Re: [RFC v1 0/2] Enable resume with different AMD SRIOV vGPUs

[Date Prev][Date Next][Thread Prev][Thread Next][Date Index][Thread Index]

 



Hi Gerry,

Am 14.01.25 um 12:03 schrieb Gerry Liu:
2025年1月14日 18:46,Christian König <christian.koenig@xxxxxxx> 写道:

Hi Jiang,

Some of the firmware, especially the multimedia ones, keep FW pointers to buffers in the suspend/resume state.

In other words the firmware needs to be in the exact same location before and after resume. That's why we don't unpin the firmware BOs, but rather save their content and restore it. See function amdgpu_vcn_save_vcpu_bo() for reference.

Additional to that the serial numbers, IDs etc are used for things like TMZ. So anything which uses HW encryption won't work any more.

Then even two identical boards can have different harvest and memory channel configurations. Could be that we might be able to abstract that with SR-IOV but I won't rely on that.

To summarize that looks like a completely futile effort which most likely won't work reliable in a production environment.
Hi Christian,
	Thanks for the information. Previously I assume that we may reset the asic and reload all firmwares on resume, but missed the vcn ip block which save and restore firmware vram content during suspend/resume. Is there any other IP blocks which save and restore firmware ram content?

Not that I of hand know of any, but neither the hypervisor nor the driver stack was designed with something like this in mind. So could be that there are other dependencies I don't know about.

I do remember that this idea of resuming on different HW than suspending came up a while ago and was rejected by multiple parties as to complicated and error prone.

So we never looked more deeply into the possibility of doing that.

	Our usage scenario targets GPGPU workload (amdkfd) with AMD GPU in single SR-IOV vGPU mode. Is it possible to resume on a different vGPU device in such a case?

Rows from a spatial reasoning dataset
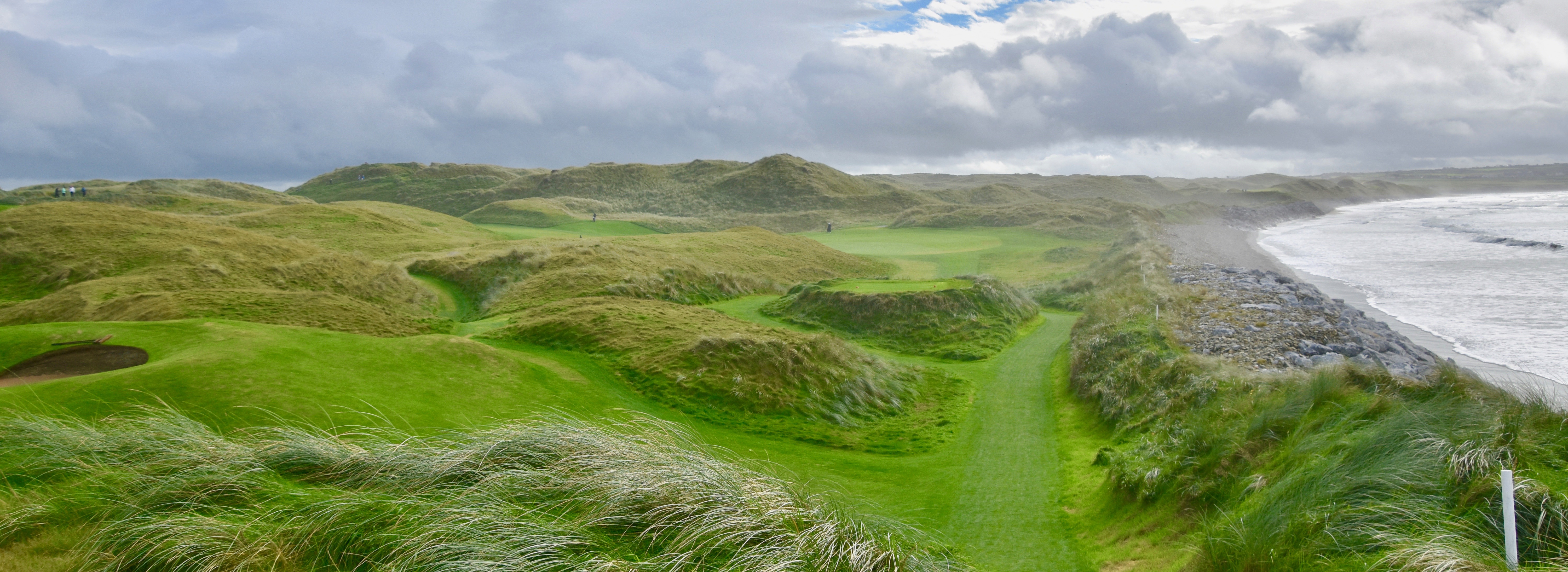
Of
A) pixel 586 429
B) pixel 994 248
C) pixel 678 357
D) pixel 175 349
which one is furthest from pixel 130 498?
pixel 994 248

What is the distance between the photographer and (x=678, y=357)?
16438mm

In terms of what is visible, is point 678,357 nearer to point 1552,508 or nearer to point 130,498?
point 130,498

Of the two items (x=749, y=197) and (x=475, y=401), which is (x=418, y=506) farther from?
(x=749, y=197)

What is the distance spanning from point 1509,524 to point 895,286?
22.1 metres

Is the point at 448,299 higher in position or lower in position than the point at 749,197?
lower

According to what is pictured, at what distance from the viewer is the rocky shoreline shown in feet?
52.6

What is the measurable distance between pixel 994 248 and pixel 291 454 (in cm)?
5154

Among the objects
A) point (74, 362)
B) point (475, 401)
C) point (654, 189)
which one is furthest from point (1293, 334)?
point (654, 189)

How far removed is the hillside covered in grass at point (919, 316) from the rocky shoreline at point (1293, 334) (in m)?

* **SHORT PROBLEM 1**:
From the mailing-list reply, output everything from "Am 14.01.25 um" down to "the suspend/resume state.", copied word for word.
* **SHORT PROBLEM 2**:
Translate this sentence from the mailing-list reply into Spanish: "In other words the firmware needs to be in the exact same location before and after resume."
The data is not needed for this work.

* **FULL RESPONSE 1**:
Am 14.01.25 um 12:03 schrieb Gerry Liu:
2025年1月14日 18:46,Christian König <christian.koenig@xxxxxxx> 写道:

Hi Jiang,

Some of the firmware, especially the multimedia ones, keep FW pointers to buffers in the suspend/resume state.

* **FULL RESPONSE 2**:
En otras palabras, el firmware debe estar exactamente en la misma ubicación antes y después de la reanudación.